> **УСЛОВИЕ ЗАДАНИЯ**: Во фрагменте ниже есть перечень собравшихся на обед. Выпишите из него все фамилии, от которых пришли по два брата.

> **ТЕКСТОВЫЙ ФРАГМЕНТ**:
Общий обед – очень приятно было взглянуть на всех вместе. Неловко представился Баратынскому. Обед чудно, но жаль, что общего разговора не было. С удовольствием пили за здоровье Мицкевича, потом Пушкина. Подпили. Представление Оболенского Пушкину и проч.
М. П. Погодин. Дневник, 29 окт. 1826 г. П-н и его совр-ки, XIX–XX, 80.
Рождение журнала («Московский Вестник», под редакцией Погодина) положено отпраздновать общим обедом всех сотрудников. Мы собрались в доме бывшем Хомякова (где ныне кондитерская Люке): Пушкин, Мицкевич, Баратынский, два брата Веневитиновых, два брата Хомяковых, два брата Киреевских, Шевырев, Титов, Мальцев, Рожалин, Раич, Рихтер, Оболенский, Соболевский. Нечего описывать, как весел был этот обед. Сколько тут было шуму, смеху, сколько рассказано анекдотов, планов, предположений! Оболенский, адъюнкт греческой словесности, добрейшее существо, какое только может быть, подпив за столом, подскочил после обеда к Пушкину и, взъерошивая свой хохолик, любимая его привычка, воскликнул: «Александр Сергеевич, Александр Сергеевич, я единица, а посмотрю на вас и покажусь себе миллионом. Вот вы кто!» Все захохотали и закричали: «Миллион, миллион!»

> **ИСХОДНЫЕ СВЕДЕНИЯ**:
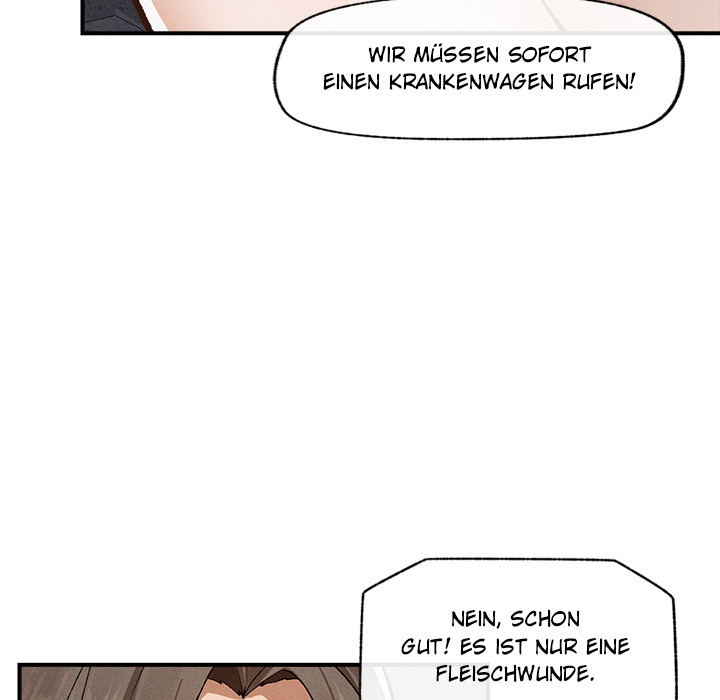 Supraleiter erster Klasse - episode 3 - 82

> **ОТВЕТ**: Веневитиновы, Хомяковы, Киреевские.